Criteria that distinguish this type of examination from those in 'routine' cases are:

  • Added responsibility carried by the pathologist e.g. in relation to possible criminal proceedings arising from his or her findings.
  • Frequent need for the pathologist to travel long distances at any time of the day or night at short notice, to make preliminary examination of the body, and to wait while photographs are taken before the body can be removed to the mortuary for the autopsy.
  • Need for special tests involving liaison with, for example, bacteriologists. As a consequence of the protraction of the investigation the pathologist may suffer a loss of other work.

But the decision as to whether a particular case is potentially one requiring a post-mortem examination involving additional skills, must be a matter for the coroner's discretion.


BMA position on non-payment of coroners' fees

Doctors have raised concerns with the BMA about not being paid for coroner reports or statements of fact which they are obliged to provide.
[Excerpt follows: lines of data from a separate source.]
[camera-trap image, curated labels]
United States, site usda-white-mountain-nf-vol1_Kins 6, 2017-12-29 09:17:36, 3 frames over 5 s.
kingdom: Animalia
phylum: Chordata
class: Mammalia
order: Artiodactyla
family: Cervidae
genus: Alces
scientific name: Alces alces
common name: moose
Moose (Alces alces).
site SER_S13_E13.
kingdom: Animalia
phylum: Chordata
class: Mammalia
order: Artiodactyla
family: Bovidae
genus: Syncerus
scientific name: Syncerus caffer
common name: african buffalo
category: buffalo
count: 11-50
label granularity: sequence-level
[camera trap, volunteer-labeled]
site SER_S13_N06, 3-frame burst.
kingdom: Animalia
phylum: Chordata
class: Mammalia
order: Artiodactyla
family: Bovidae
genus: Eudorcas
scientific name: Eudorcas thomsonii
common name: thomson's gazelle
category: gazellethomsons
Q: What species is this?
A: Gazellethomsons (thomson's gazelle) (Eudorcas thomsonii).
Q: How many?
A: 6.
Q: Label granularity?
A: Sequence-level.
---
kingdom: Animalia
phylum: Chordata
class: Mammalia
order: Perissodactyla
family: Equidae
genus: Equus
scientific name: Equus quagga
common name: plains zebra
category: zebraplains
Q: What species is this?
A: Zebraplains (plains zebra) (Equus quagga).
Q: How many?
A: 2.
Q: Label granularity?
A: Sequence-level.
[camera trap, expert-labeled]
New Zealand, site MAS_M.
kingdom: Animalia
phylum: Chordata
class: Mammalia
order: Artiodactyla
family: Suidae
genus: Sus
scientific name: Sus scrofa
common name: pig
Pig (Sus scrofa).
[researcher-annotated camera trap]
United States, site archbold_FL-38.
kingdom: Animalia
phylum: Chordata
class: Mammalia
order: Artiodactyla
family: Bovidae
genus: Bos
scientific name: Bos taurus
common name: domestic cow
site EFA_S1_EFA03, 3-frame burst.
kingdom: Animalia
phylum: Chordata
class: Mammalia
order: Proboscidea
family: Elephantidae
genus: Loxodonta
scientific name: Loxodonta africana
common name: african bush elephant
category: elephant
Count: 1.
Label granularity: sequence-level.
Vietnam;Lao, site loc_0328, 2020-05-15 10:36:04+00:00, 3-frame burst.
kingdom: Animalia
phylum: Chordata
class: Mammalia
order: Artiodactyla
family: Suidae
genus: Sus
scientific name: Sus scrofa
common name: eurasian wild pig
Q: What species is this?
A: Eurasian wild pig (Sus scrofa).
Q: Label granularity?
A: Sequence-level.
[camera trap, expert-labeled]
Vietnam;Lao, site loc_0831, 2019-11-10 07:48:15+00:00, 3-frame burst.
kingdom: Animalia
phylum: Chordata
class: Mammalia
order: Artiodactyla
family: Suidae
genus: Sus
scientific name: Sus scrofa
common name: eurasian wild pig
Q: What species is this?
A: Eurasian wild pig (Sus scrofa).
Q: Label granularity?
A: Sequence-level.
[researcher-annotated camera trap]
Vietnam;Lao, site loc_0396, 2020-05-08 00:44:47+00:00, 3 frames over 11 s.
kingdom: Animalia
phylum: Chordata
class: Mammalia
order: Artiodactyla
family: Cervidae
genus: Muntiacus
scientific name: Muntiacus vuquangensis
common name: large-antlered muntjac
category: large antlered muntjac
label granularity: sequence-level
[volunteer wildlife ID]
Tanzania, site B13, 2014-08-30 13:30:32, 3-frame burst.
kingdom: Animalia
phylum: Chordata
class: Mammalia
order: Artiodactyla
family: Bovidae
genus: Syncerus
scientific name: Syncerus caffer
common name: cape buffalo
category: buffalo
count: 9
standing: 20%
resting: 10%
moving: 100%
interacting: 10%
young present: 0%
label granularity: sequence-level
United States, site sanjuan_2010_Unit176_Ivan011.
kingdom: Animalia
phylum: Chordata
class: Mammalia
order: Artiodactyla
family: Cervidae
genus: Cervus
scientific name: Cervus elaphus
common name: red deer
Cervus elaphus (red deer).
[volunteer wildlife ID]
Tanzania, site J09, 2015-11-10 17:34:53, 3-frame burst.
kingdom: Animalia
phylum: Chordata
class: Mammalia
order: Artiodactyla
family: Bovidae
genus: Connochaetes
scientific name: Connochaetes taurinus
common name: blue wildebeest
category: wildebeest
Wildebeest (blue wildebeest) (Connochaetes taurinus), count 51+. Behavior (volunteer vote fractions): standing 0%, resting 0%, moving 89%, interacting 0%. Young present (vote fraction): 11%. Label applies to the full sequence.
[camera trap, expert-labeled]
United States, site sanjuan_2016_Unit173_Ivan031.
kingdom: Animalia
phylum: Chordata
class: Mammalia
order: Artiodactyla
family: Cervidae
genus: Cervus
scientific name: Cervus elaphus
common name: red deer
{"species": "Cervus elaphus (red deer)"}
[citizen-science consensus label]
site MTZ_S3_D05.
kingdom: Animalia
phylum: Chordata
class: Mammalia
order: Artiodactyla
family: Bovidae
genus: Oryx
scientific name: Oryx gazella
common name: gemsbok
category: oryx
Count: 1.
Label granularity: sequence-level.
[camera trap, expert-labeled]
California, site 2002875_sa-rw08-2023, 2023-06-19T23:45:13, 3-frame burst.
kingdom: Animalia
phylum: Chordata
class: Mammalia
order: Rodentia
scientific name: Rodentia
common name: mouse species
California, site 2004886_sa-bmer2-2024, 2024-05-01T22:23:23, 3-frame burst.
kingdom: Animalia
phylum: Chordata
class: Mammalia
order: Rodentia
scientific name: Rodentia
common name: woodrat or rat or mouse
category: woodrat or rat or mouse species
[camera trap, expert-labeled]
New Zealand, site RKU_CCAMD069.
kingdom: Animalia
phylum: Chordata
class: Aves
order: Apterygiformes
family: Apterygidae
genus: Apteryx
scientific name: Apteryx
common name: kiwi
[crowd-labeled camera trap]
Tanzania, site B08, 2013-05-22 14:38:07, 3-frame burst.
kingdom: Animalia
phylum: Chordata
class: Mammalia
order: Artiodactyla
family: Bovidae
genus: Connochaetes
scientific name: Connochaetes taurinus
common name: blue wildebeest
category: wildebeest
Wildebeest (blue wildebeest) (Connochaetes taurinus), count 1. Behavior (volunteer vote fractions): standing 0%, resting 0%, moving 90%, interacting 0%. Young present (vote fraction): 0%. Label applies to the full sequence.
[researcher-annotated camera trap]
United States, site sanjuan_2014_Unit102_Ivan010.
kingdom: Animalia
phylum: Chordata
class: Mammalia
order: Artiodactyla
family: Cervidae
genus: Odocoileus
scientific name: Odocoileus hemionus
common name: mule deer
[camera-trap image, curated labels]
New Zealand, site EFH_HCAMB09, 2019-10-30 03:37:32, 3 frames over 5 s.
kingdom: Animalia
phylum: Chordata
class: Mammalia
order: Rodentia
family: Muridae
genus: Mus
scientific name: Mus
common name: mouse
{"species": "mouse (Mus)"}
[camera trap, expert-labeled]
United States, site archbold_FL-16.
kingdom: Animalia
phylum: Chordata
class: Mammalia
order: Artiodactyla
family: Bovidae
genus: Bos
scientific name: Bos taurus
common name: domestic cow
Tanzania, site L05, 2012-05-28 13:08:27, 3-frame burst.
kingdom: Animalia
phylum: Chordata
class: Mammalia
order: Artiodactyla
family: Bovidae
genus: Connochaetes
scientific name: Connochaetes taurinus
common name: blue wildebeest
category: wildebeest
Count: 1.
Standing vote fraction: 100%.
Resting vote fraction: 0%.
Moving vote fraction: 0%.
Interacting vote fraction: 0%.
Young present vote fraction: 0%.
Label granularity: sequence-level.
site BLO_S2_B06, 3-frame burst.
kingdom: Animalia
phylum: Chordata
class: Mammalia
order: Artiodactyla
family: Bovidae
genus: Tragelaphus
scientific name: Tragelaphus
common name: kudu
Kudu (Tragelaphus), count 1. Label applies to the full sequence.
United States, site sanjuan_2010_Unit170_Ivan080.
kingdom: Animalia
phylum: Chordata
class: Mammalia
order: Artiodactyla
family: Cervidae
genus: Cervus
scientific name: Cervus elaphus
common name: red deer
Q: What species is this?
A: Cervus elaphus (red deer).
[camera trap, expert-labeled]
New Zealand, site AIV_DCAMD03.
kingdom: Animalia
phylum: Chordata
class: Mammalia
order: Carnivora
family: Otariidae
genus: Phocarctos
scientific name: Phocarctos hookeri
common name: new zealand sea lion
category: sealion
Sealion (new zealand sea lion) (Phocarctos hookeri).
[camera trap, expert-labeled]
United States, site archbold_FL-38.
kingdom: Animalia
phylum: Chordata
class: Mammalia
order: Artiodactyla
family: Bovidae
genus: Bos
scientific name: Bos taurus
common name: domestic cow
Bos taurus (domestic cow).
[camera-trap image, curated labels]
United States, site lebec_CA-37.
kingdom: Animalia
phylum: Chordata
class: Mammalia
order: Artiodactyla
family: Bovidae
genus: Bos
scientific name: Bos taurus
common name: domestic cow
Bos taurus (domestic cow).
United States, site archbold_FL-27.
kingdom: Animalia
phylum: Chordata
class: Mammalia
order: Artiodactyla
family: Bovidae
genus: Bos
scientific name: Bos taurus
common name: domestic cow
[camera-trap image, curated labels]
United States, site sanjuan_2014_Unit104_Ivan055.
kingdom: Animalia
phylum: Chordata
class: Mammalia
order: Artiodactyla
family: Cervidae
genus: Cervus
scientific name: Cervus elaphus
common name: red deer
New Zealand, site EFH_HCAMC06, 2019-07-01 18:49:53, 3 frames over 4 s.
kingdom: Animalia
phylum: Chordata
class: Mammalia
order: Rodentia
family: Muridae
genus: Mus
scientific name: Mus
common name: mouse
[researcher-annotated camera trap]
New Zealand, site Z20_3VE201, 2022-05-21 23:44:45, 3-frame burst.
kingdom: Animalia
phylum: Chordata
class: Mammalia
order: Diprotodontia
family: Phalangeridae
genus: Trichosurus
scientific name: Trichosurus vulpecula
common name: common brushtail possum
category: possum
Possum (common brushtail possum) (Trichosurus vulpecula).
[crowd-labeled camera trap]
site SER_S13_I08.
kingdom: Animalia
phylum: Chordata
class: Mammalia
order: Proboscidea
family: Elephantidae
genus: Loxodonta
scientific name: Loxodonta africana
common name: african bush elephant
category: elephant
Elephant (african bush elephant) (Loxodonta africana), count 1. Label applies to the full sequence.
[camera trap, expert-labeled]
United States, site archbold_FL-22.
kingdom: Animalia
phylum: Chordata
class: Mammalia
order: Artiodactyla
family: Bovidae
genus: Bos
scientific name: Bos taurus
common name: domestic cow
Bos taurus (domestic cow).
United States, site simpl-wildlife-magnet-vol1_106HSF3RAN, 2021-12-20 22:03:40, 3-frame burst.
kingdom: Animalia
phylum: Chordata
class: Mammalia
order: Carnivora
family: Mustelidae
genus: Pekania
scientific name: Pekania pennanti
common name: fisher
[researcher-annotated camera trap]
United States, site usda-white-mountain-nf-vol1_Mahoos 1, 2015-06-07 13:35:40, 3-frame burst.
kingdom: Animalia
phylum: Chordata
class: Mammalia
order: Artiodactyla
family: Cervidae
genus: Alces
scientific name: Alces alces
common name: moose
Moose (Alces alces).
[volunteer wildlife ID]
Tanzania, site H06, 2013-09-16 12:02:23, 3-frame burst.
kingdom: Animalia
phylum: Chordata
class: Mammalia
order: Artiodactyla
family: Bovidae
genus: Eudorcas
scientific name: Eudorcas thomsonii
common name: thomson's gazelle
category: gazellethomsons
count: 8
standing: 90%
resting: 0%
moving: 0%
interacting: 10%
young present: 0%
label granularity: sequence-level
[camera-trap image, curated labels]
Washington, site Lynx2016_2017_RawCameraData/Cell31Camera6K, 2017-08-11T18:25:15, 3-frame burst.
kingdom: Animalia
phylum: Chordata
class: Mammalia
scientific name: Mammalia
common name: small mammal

Under the current system the coroner pays then reclaims funds from the local authority.

Although we have sought legal advice, there is nothing within the Coroners Act that clearly stipulates payments for reports or statements of fact. We therefore have no grounds to force the local authority or coroner to pay the fee.

We have also rigorously pursued this issue directly with the Chief Coroner, the Ministry of Justice and the Local Government Association, but with little success.

Where payment is not being offered, the BMA would advise doctors to complete the report otherwise they may face being summonsed.


Regulation 28/29 and the doctor and coroner relationship

It should be noted that coroners can request action from individuals and organisations where the coroner believes the action will reduce the risk of further deaths. This is under schedule 5 paragraph 7 of the Coroners and Justice Act 2009 and Regulation 28 and 29 of the Coroners (Investigations) Regulations 2013.

Whilst coroners do not have legal authority outside of Regulation 28 requests, some GPs have expressed concern about a potential GMC referral. Doctors should not have to deal with these types of pressures and tactics. Should a GP feel that they may be under this form of pressure they should contact the BMA and we will address it with the senior coroner.

Guidance for consultants and SAS doctors

Although the Terms and Conditions of Service (schedules 10 and 11) stipulates what should happen if the fee is available, the contract is between the doctor and the employer and not the doctor and the local authority.

Where consultants or SAS doctors are currently completing coroners’ reports within their spare time, the BMA would advise doctors to add the work to their programmed activities when job planning.